A process for producing a corrugated metal pipe with parallel ridges characterized in that:

a) a first speed or input speed of the pipe to be corrugated is determined;

b) a second speed or output speed of the corrugated pipe, lower than the input speed, is determined;

c) the surface of the pipe is subjected to the contrasting actions of at least two spiral profiles or work surfaces, driven in rotation around the axis of the pipe, but idle around respective axes offset with respect to the axis of the pipe.
A procedure according to claim 1, characterized in that the output speed of the corrugated pipe is adjusted to adjust the pitch of the corrugations with parallel ridges of the pipe produced (TC).
An apparatus for continuous production of corrugated metal pipes with parallel ridges, characterized in that it comprises:

at least two corrugating fixtures (34, 38) each equipped with an inner spiral corrugating surface (37, 39), with a larger diameter than the diameter of the pipe to be processed, each said device being mounted idle around its own axis (b, c).

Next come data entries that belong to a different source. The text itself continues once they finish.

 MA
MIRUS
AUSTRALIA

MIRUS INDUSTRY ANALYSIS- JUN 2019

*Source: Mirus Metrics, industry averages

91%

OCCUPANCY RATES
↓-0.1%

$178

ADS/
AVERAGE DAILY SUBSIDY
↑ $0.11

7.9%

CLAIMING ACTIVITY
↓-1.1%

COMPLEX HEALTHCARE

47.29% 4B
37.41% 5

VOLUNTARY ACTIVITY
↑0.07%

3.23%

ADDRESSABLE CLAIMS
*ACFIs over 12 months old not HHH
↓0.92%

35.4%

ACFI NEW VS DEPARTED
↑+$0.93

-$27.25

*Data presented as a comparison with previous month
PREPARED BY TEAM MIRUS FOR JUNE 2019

a mandrel (24) rotatable around an axis (a) of rotation, said mandrel receiving said idle corrugating fixtures, with respective axes (b, c) parallel and at an equal distance from the axis of rotation (a) of the mandrel;

means for rotationally moving said mandrel around said axis of rotation (a),

drive means (2, 4) upstream and downstream of the mandrel to produce feeding of the pipe.
An apparatus according to claim 3, characterized in that said driving means for the pipe comprise an upstream drive or draft device (2) and a downstream drive or draft device (4), which are adjustable to different feeding speeds.
An apparatus according to claim 3, characterized in that said fixtures are mounted in adjacent positions along a direction of travel of the pipe.
An apparatus according to claim 3, characterized in that said corrugating fixtures (34, 38) are interchangeable on the mandrel and mounted on the mandrel so as to have the respective axes (b, c) adjustable in position with respect to the axis of the mandrel.
An apparatus according to claim 6, characterized in that it comprises means for adjusting the distance of the axes (b, c) of the corrugating means from the rotational axis (a) of the mandrel and said means comprise:

a slide (30, 32) for each corrugating fixture;

each slide having an inclined groove (57, 58);

an adjustment member (54) translatable axially along the rotational axis (a) of the mandrel, and provided with an inclined tongue(s) in sliding engagement with said groove(s).
An apparatus according to claim 7, characterized in that it comprises a tubular element (22) disposed with its axis coinciding or parallel to the axis of the mandrel and engaged with said adjustment member to determine feeding thereof.
An apparatus according to claim 3, characterized in that it comprises three or more corrugating devices disposed with their axes offset with respect to the rotational axis and angularly equidistant around said axis.
An apparatus according to claim 3, characterized in that it comprises a guide bushing to guide the pipe upstream of the corrugating fixtures and a guide bushing to guide the pipe downstream of the corrugating fixtures.
An apparatus according to claim 10, characterized in that the downstream guide bushing rotates with the mandrel.